No final, quem ganha é Putin
Sujeita a sanções internacionais e à hostilidade de uns, mas admirada por países como Itália ou Áustria, a Rússia de Putin mostra não estar isolada e arrisca-se a ser ela a principal vencedora deste campeonato.
O Mundial de futebol que esta quinta-feira se inicia na Rússia tem duas conjunturas bem distintas. É improvável que a selecção russa tenha sucesso na prova, porque a sua trajectória mais recente não a coloca entre as favoritas a uma vitória na final e porque é a mais mal classificada entre todas as participantes na tabela da FIFA. Mas, num país onde o hóquei em gelo até é mais popular do que o futebol, a organização deste campeonato do mundo é mais importante para a Rússia pelo que pode representar em termos políticos e ideológicos, internamente, mas também externamente, do que por qualquer resultado desportivo. Sobre isso, não restarão dúvidas. Nos quatro anos que passaram desde a realização dos Jogos Olímpicos de Inverno, as relações entre o país e o Ocidente degradaram-se até chegarem a um ponto de não retorno. E não foi por causa do escândalo de doping que esteve na origem da decisão do Comité Olímpico de expulsar a Rússia dos próximos jogos. Não, o desporto é secundário.
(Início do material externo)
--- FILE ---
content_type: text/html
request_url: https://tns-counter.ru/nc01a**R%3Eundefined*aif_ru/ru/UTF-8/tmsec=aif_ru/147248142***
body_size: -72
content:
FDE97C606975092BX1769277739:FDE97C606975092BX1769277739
O putinismo espalhou-se como um fungo e exorbitou os seus limites. Nesse compasso de tempo, a Rússia anexou a Crimeia; interferiu ironicamente a favor de um candidato republicano nas eleições presidenciais norte-americanas e tentou fazer o mesmo em outras eleições na Europa; tentou assassinar ex-espiões em Inglaterra no melhor estilo OO7 – Ordem para Matar; assumiu um papel preponderante no atoleiro sírio em defesa de Bashar al-Assad e por aí fora.
Um organismo consultivo do governo norte-americano, o National Inteligence Council fez uma previsão em 2008, segundo a qual a hegemonia dos EUA iria durar duas décadas, uma vez que se iria assistir à ascensão política e militar de três países: Rússia, China e Índia. Só o primeiro dos três entrará em campo neste mundial. E só as associações de defesa dos direitos humanos continuarão a falar dos seus atropelos (da perseguição aos opositores de Putin ou dos homossexuais, num tique tipicamente taliban) e das incongruências de uma FIFA, minada pela corrupção interna, capaz de condenar o racismo e de, ao mesmo tempo, contemporizar com o regime russo.
Sujeita a sanções internacionais e à hostilidade de uns, mas admirada por países como Itália ou Áustria, a Rússia de Putin mostra não estar isolada e arrisca-se a ser ela a principal vencedora deste campeonato.
E no final, desta vez, talvez não ganhe a Alemanha, como diria Gary Lineker.